He ushered them into the already-crowded great room and was in the middle of introductions all around when Bobbie Ann called to him. He looked up…and saw Cait.
All the music and the talk faded away beneath the roaring of his own blood in his head.
Cait was beautiful. He had been wrong about that.
He had never seen her in a skirt, and this one fell over her body like a sunrise coming over the land, touching here and there and then sliding away. She was all softness, all creamy skin and white silk and black velvet. She didn’t seem like Cait at all.
She seemed like a stranger.
Except for her unmistakable presence, the way she held herself and the way she moved that drew the eye of everyone in the room. She still had that distinctive, long-strided walk that said, I know where I’m going and nobody’d better get in my way.

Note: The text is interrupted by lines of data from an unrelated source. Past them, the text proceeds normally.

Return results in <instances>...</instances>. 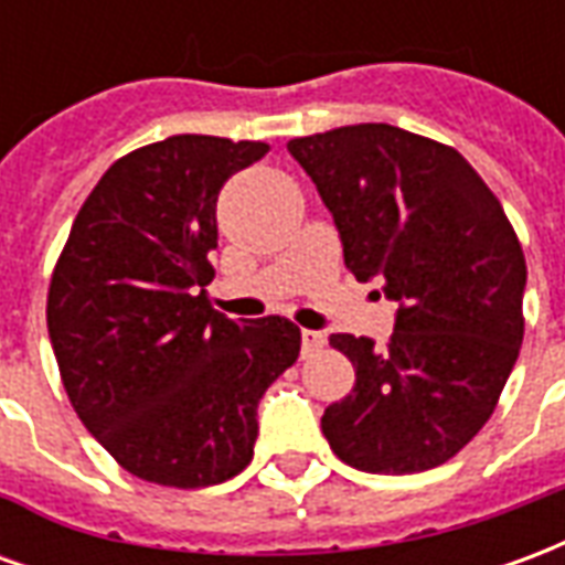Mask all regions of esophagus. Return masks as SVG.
<instances>
[{
    "label": "esophagus",
    "instance_id": "34e87169",
    "mask_svg": "<svg viewBox=\"0 0 565 565\" xmlns=\"http://www.w3.org/2000/svg\"><path fill=\"white\" fill-rule=\"evenodd\" d=\"M323 344H327V339H323V332L302 330V356L318 354Z\"/></svg>",
    "mask_w": 565,
    "mask_h": 565
}]
</instances>
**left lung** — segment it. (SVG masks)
<instances>
[{"label": "left lung", "instance_id": "left-lung-1", "mask_svg": "<svg viewBox=\"0 0 565 565\" xmlns=\"http://www.w3.org/2000/svg\"><path fill=\"white\" fill-rule=\"evenodd\" d=\"M330 209L356 281L396 302L387 348L330 335L356 384L323 417L335 457L375 475L441 466L493 415L523 342L526 263L469 162L391 124L287 145Z\"/></svg>", "mask_w": 565, "mask_h": 565}]
</instances>
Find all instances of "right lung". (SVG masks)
<instances>
[{
	"instance_id": "obj_1",
	"label": "right lung",
	"mask_w": 565,
	"mask_h": 565,
	"mask_svg": "<svg viewBox=\"0 0 565 565\" xmlns=\"http://www.w3.org/2000/svg\"><path fill=\"white\" fill-rule=\"evenodd\" d=\"M269 145L172 136L117 160L93 186L56 263L47 332L75 412L127 472L211 487L245 469L257 405L299 356L278 315L214 311L217 193Z\"/></svg>"
}]
</instances>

The eternal challenge of her was the same. Except for an added one—the tumbled mass of black curls piled high on top of her head made a man want to take out the pins and run his hands through her hair.
Her eyes looked like black velvet—like her skirt.
Finally they rested on him. Just for an instant.
“Cait, honey, you know the Carmacks, don’t you?” Bobbie Ann said, and she and Lorena began the introductions all over again.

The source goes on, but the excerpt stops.